Aquela criatura abriu a boca, liberando uma névoa branca com um odor vegetal, e disse:

 "Leve-me para casa, querido, eu voltei…" — a coisa então esboçou um sorriso macabro, que deixou a mostra os dentes esverdeados, podres e traiçoeiramente afiados. Tenho constantemente pesadelos com aquela visão.

 Eu então soltei um grito estrondoso de pânico, meu coração ainda batia descompassado, meu corpo todo tremia, parecia que a qualquer momento eu iria desabar no chão.

 Mas, milagrosamente, encontrei forças para correr. E corri, corri muito rápido.

 Então lancei um olhar rápido para trás, e vi que ela ainda esboçava aquele sorriso alargado — um terrível sorriso.

 E uma onda de adrenalina invadiu meu corpo, e corri ainda mais e, ao olhar novamente, ela já não tinha mais a aparência de minha esposa; havia se transformado em uma velha de nariz longo e pontudo, com o rosto enrugado.
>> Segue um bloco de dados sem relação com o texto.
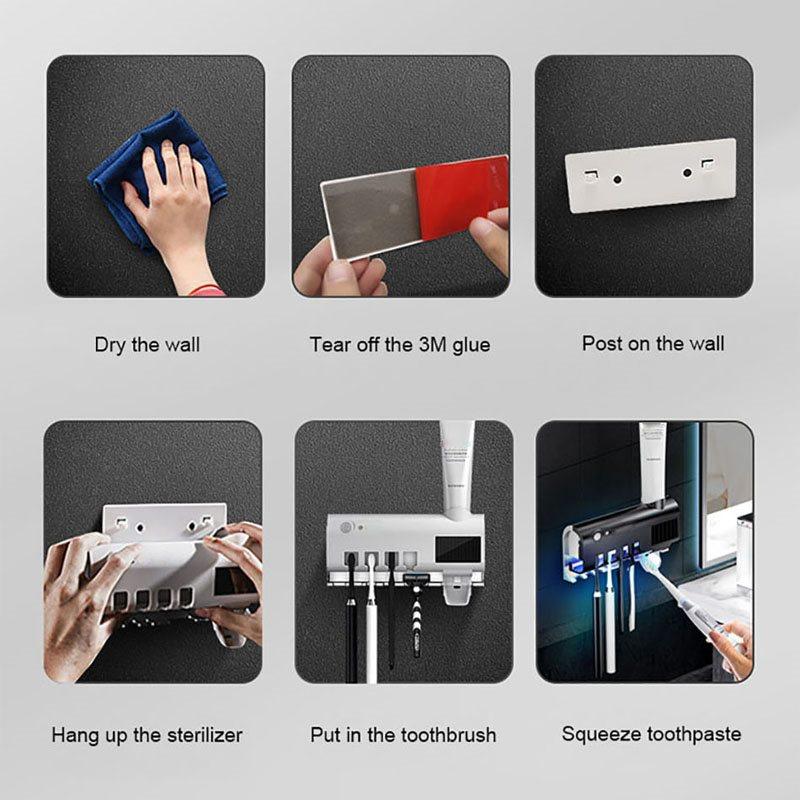 Dry the wall

Tear off the 3M glue

Post on the wall

Hang up the sterilizer

Put in the toothbrush

Squeeze toothpaste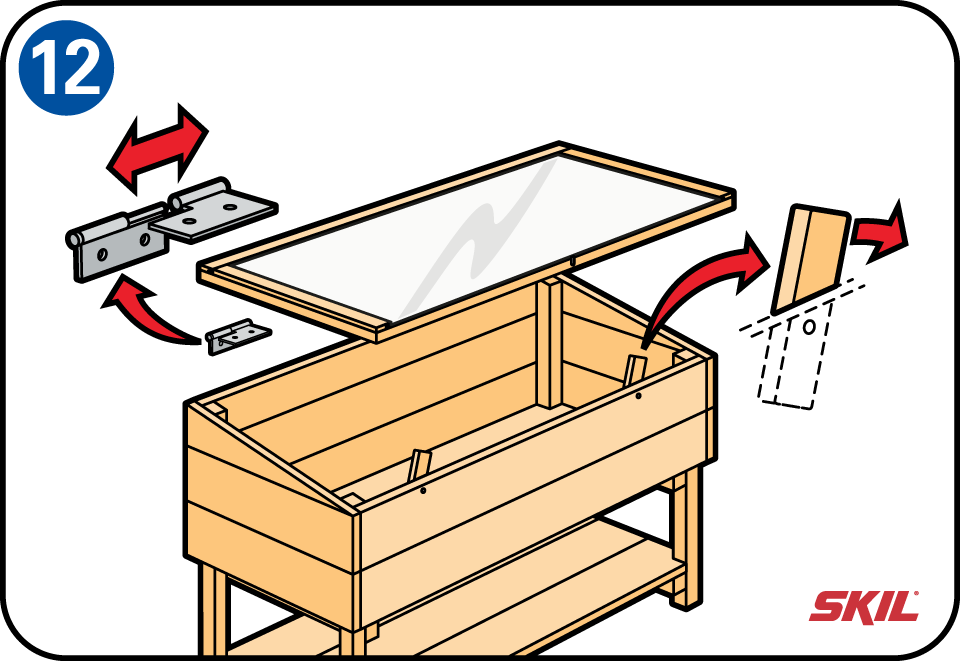 12

SKIL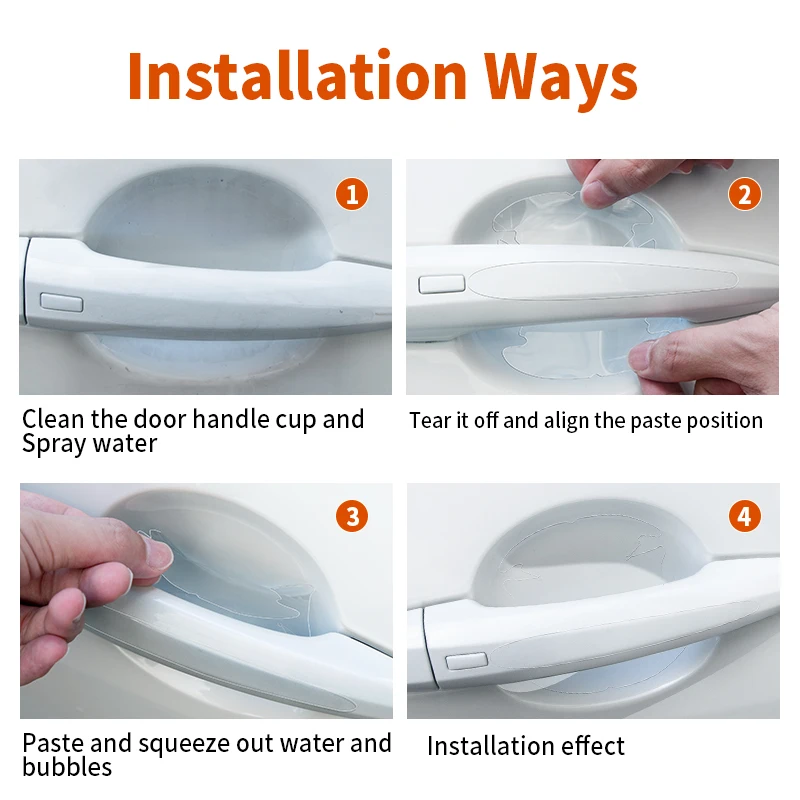 Installation Ways

1

Clean the door handle cup and Spray water

2

Tear it off and align the paste position

3

Paste and squeeze out water and bubbles

4

Installation effect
E aquela velha riu, riu e riu, apontando o dedo indicador para mim. Sua risada era aguda e assustadora, ecoando pavorosamente pela floresta.

 

III

 

E continuei andando rapidamente até finalmente reencontrar a cidade, aquela floresta densa parecia não ter um fim. Cada passo dado era acompanhado pela sensação amedrontadora de estar sendo observado.

 E eu continuava a percorrer o emaranhado de árvores e arbustos, em meio à escuridão, quando abruptamente, meus olhos se fixaram em algo que me espantou: havia uma pequena casa emergindo da vegetação, e ela era feita inteiramente de doces. Exalava um aroma tentador de doces, um aroma que quase me convidava.

 Havia também um estreito caminho de terra até a casa, e neste caminho, eu vi algo que me deixou e continua me deixando inquieto; em meio àquele caminho, repousava um objeto que instantaneamente me encheu de apreensão: era um sapato, um sapato certamente de criança, com marcas de sangue.

 

IV

 

7 crianças desaparecidas, todas em idades de 8 a 11 anos, parece que todas desapareceram perto de uma floresta.